- Le 9 juillet dernier, l’UNESCO a annoncé le retrait des six blocs de forêts tropicales de Madagascar de la Liste du patrimoine mondial en péril.
- L’un des sites naturels concernés fait partie d’un paysage patrimonial qui abrite environ 2,5 % de la biodiversité mondiale.
- Madagascar doit mettre en œuvre des mesures correctives et un suivi strict au prix de ce retrait.
- La situation difficile, souvent périlleuse, sur le terrain pousserait aux calendes grecques la sortie définitive de l’auberge.

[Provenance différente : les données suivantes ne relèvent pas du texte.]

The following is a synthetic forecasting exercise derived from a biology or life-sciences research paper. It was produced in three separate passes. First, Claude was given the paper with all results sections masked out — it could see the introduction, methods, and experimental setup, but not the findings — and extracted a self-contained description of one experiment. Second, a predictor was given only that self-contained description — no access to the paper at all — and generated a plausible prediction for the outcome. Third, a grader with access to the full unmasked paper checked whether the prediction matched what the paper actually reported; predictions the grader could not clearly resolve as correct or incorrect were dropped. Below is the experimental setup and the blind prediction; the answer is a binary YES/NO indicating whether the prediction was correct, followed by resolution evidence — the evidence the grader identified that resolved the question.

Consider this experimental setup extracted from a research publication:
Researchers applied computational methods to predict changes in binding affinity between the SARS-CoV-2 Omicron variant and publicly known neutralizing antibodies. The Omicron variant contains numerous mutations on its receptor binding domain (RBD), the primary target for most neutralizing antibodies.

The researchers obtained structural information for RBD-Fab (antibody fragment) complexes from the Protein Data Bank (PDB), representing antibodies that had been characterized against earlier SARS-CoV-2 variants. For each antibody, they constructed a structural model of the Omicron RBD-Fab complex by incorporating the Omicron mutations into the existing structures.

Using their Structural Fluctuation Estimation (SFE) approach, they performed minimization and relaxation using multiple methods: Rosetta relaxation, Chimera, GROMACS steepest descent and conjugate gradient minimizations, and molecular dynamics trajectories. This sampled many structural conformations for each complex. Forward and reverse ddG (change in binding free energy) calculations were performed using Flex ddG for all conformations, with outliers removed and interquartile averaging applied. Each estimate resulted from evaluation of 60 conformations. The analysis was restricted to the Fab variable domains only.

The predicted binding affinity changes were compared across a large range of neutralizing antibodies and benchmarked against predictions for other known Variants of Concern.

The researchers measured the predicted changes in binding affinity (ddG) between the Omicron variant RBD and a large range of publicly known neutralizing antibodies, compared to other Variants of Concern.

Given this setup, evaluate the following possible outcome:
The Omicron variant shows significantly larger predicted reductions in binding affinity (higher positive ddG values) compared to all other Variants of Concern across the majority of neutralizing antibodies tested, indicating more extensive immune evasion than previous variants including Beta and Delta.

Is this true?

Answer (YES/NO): NO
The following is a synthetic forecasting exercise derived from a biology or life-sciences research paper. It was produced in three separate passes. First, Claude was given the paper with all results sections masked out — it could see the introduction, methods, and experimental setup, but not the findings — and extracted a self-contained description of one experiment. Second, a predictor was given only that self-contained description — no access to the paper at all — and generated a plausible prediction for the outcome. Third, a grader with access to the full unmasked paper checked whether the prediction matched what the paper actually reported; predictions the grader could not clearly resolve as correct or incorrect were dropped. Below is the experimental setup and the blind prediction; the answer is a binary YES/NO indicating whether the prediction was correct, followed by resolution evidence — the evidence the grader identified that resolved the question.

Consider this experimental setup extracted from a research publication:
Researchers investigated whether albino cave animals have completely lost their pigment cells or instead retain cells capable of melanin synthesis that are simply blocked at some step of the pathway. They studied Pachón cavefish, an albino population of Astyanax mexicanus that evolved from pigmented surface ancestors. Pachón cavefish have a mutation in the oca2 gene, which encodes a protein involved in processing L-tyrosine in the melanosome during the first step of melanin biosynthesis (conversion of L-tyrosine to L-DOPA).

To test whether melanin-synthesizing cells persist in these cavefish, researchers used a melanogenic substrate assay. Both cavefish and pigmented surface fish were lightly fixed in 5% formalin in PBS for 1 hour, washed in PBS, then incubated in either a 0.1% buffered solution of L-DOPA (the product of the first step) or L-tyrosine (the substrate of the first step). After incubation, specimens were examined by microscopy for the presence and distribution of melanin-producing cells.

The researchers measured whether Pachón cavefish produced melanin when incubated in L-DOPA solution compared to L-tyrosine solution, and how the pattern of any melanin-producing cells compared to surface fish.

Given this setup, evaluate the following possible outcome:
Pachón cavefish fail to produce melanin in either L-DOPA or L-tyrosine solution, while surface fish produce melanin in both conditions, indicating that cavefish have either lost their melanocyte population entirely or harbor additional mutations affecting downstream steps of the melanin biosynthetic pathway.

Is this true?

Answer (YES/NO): NO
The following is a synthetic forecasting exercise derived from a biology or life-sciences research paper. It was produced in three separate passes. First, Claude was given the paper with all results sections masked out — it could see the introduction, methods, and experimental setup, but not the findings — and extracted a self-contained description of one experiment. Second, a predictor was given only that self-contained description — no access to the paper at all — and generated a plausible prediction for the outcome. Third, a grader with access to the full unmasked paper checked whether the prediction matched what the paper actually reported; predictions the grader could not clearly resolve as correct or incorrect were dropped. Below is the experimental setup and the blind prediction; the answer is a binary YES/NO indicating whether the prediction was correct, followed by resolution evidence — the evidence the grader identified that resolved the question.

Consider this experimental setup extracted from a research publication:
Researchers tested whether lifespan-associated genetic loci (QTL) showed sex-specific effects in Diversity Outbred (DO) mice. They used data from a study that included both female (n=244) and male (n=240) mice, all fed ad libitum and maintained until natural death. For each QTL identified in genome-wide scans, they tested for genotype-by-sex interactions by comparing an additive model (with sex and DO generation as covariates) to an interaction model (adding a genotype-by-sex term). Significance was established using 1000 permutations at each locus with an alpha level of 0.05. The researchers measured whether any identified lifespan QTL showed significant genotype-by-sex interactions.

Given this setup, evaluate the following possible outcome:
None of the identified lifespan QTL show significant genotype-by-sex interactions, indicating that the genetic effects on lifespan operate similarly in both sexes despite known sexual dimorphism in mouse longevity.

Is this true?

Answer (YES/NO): NO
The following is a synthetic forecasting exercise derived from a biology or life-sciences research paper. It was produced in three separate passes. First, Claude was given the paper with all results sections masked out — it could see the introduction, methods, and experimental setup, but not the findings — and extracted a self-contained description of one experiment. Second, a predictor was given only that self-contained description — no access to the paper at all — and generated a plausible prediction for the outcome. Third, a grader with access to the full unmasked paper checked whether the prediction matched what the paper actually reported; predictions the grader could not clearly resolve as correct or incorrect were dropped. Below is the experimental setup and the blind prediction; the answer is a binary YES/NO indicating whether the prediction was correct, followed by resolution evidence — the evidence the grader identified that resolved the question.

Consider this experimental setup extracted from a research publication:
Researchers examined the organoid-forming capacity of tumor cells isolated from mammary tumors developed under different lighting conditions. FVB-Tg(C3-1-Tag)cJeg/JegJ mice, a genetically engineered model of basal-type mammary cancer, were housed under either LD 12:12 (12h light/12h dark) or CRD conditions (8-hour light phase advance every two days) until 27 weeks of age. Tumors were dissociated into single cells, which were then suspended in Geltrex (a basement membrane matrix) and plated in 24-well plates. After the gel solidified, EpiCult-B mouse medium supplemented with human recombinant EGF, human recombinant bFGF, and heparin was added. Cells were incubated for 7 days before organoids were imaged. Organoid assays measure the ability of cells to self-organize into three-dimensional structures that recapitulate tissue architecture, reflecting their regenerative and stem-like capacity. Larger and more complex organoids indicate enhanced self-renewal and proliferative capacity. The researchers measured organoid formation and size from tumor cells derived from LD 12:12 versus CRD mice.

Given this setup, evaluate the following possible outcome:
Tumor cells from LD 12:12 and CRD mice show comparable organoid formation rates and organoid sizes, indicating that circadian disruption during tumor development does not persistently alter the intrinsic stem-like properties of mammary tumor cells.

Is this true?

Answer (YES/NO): NO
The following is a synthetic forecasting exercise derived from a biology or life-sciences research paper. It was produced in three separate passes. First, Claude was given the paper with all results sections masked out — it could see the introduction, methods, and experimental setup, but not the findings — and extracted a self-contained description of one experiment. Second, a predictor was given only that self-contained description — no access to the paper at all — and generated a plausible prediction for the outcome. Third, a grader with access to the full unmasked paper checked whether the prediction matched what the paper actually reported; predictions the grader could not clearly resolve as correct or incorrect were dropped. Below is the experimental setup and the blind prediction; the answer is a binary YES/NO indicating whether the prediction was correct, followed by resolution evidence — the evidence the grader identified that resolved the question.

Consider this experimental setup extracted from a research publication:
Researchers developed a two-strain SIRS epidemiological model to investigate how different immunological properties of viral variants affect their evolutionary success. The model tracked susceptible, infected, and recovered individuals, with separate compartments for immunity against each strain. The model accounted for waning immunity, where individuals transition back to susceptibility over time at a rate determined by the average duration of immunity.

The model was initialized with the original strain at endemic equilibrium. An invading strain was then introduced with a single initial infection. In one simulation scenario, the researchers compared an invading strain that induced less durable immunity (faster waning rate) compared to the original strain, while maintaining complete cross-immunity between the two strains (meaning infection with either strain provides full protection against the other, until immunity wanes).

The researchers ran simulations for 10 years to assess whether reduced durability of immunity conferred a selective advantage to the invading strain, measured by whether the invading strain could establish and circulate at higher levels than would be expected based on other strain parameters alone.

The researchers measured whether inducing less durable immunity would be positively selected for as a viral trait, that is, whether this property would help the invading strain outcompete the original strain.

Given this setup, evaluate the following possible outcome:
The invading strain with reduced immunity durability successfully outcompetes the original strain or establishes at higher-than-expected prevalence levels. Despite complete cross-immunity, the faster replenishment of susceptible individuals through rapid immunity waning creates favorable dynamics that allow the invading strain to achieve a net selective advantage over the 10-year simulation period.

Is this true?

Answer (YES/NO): NO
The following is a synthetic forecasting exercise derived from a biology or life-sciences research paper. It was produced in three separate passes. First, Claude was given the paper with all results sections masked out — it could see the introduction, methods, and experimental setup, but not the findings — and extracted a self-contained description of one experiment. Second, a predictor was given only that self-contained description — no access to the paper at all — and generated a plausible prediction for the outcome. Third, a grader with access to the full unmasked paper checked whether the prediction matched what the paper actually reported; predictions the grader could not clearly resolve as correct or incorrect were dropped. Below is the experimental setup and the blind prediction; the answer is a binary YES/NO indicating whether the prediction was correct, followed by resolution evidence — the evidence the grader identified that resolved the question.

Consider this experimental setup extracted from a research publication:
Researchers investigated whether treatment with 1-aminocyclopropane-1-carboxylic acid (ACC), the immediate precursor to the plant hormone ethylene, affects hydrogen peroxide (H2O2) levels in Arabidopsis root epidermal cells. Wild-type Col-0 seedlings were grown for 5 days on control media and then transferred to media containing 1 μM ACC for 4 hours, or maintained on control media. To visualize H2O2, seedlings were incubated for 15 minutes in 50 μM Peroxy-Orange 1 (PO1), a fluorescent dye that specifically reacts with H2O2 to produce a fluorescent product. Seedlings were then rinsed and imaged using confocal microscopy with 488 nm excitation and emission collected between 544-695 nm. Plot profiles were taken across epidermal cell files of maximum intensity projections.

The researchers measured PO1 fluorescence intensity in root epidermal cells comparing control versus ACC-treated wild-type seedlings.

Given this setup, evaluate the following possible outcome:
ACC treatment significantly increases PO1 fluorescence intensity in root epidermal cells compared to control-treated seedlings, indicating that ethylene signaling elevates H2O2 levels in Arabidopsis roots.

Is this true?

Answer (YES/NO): NO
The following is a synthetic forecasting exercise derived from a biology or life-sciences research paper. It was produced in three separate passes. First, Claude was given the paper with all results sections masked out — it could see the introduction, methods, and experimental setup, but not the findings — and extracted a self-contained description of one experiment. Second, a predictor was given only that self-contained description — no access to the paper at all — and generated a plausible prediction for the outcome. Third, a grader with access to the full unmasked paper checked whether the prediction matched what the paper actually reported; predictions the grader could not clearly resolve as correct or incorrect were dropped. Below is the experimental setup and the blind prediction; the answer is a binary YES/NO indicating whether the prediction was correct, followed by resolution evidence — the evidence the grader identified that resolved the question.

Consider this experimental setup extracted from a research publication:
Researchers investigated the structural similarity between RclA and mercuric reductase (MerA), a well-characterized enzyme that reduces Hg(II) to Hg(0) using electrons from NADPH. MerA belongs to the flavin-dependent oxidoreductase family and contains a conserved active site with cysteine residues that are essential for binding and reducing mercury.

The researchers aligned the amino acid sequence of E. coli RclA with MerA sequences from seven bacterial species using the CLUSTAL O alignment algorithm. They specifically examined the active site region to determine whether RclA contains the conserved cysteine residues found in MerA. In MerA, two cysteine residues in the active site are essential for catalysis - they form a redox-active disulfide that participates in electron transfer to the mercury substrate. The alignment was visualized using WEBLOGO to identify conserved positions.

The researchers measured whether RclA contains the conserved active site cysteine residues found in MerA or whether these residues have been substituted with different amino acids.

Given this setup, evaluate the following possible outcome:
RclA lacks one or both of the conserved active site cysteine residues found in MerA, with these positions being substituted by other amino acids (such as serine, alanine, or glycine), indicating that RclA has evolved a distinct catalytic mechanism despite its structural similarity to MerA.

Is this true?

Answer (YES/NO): NO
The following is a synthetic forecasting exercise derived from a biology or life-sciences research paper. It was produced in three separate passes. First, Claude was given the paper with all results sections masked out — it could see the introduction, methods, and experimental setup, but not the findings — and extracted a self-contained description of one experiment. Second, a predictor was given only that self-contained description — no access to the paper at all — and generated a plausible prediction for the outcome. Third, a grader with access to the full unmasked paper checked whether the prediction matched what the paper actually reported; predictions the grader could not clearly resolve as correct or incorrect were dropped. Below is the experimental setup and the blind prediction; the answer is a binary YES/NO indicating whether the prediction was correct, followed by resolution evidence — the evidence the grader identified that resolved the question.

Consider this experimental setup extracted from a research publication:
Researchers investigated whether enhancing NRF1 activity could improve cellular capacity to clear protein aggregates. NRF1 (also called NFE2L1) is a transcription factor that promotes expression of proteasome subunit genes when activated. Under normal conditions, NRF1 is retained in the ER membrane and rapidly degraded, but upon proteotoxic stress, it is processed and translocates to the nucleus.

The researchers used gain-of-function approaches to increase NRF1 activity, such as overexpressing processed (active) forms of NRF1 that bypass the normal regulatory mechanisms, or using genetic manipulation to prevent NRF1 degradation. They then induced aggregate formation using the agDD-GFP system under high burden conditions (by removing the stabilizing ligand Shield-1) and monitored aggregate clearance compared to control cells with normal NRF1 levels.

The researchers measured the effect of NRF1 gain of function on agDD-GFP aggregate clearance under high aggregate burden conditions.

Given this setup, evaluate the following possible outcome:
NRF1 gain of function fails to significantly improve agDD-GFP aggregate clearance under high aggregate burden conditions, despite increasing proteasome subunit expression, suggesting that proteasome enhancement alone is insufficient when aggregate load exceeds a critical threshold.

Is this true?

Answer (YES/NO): NO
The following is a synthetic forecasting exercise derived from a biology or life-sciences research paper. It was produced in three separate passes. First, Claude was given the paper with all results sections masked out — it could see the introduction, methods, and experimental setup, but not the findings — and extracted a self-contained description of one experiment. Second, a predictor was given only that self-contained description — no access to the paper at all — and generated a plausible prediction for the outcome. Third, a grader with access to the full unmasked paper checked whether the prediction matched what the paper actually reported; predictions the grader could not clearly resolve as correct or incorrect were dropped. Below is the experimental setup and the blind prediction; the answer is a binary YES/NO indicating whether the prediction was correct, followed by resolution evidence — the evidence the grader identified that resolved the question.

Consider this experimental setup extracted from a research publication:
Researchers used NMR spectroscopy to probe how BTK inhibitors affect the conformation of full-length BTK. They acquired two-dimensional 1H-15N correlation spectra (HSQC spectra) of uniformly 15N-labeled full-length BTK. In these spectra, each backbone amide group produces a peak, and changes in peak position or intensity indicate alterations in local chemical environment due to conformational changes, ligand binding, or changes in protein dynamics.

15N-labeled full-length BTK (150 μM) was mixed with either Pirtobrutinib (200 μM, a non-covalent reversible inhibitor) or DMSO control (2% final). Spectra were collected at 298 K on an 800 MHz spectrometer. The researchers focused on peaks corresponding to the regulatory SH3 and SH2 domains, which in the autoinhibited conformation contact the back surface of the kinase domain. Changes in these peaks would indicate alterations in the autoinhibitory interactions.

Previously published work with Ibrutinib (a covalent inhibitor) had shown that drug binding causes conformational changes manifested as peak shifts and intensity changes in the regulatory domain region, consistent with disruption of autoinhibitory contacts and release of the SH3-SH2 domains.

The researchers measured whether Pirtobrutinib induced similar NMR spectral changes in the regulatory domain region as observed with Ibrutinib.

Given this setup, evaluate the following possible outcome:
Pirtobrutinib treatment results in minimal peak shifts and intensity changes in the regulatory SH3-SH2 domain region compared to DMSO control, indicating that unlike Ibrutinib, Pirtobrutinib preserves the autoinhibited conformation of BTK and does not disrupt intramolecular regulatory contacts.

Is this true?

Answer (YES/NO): YES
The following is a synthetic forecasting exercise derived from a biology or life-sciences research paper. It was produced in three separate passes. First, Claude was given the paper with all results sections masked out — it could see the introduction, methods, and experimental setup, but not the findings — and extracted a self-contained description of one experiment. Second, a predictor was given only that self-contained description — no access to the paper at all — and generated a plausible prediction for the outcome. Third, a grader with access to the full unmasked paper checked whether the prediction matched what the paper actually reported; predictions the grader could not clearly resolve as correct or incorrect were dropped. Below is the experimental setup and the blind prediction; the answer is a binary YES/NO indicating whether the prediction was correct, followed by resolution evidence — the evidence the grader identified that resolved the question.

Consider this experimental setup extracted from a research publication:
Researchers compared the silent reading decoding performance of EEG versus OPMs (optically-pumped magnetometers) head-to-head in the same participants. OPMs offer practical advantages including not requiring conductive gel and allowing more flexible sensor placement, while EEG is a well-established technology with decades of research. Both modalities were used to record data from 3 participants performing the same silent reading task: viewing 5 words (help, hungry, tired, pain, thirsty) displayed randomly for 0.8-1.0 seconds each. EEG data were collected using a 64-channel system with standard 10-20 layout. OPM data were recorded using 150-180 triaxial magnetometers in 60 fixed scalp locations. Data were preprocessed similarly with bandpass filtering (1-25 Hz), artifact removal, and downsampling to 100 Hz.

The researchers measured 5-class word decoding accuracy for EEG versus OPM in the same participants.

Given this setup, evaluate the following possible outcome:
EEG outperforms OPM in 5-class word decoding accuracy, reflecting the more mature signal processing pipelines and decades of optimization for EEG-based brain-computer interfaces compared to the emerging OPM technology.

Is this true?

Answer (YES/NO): NO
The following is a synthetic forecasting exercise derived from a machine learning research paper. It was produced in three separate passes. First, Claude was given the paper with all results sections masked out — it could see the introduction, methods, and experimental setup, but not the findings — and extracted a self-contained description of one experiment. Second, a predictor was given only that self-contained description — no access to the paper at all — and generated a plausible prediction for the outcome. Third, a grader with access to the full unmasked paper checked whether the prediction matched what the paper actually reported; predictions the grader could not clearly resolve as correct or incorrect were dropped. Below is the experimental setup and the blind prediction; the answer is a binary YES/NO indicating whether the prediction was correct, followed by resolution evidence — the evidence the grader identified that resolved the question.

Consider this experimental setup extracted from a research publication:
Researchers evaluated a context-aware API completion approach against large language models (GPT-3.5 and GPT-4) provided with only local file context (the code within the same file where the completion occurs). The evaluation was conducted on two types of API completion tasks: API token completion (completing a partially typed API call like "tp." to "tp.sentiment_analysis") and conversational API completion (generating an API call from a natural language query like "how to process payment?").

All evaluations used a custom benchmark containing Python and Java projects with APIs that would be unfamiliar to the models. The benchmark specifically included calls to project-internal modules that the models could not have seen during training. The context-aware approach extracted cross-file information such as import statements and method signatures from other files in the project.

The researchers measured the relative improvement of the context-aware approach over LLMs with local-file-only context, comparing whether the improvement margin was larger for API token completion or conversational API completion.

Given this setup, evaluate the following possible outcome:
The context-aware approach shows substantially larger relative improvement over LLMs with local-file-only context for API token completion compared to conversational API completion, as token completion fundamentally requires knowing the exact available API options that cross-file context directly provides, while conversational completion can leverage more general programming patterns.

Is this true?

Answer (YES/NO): NO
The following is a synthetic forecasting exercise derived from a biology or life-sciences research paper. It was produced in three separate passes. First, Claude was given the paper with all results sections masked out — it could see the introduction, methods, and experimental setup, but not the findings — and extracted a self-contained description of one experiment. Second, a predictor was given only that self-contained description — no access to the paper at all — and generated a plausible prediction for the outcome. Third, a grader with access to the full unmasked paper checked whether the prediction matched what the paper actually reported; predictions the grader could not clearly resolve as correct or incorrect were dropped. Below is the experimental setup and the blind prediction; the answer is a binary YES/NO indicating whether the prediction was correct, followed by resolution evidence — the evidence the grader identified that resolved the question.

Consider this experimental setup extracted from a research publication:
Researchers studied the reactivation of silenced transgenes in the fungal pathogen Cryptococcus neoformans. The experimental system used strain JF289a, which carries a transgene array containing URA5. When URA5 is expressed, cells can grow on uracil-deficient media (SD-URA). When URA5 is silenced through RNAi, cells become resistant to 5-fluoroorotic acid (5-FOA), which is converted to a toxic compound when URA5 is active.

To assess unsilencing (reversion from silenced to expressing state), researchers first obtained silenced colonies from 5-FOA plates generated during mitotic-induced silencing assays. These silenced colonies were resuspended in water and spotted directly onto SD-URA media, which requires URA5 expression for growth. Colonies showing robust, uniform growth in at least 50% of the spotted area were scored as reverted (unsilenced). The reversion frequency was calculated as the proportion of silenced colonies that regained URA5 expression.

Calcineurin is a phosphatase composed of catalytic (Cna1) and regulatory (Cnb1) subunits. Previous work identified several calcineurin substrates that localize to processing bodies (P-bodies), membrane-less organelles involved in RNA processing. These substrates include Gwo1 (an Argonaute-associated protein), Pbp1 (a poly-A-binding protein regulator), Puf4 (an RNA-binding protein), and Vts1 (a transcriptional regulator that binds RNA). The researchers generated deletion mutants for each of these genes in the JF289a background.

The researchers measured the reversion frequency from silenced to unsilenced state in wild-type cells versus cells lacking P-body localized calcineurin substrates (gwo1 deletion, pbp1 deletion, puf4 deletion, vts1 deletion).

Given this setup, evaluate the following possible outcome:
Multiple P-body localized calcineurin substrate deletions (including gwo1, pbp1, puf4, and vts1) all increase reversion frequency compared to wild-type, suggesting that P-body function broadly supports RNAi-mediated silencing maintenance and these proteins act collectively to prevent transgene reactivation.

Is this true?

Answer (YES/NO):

ANTANANARIVO, Madagascar — En pleine deuxième vague de pandémie de COVID-19 en 2021, une scène insolite s’est produite dans la commune rurale d’Ambanizany, district de Maroantsetra, dans le Nord-Est de Madagascar. Un groupe de résidents locaux est venu à la rencontre d’une équipe [réduite] de l’administration forestière, escortée par des gendarmes. Leur mission a été d’arrêter des coupeurs d’arbres à l’intérieur du noyau dur du Parc national de Masoala, situé dans cette partie de l’île aux confins de l’océan Indien.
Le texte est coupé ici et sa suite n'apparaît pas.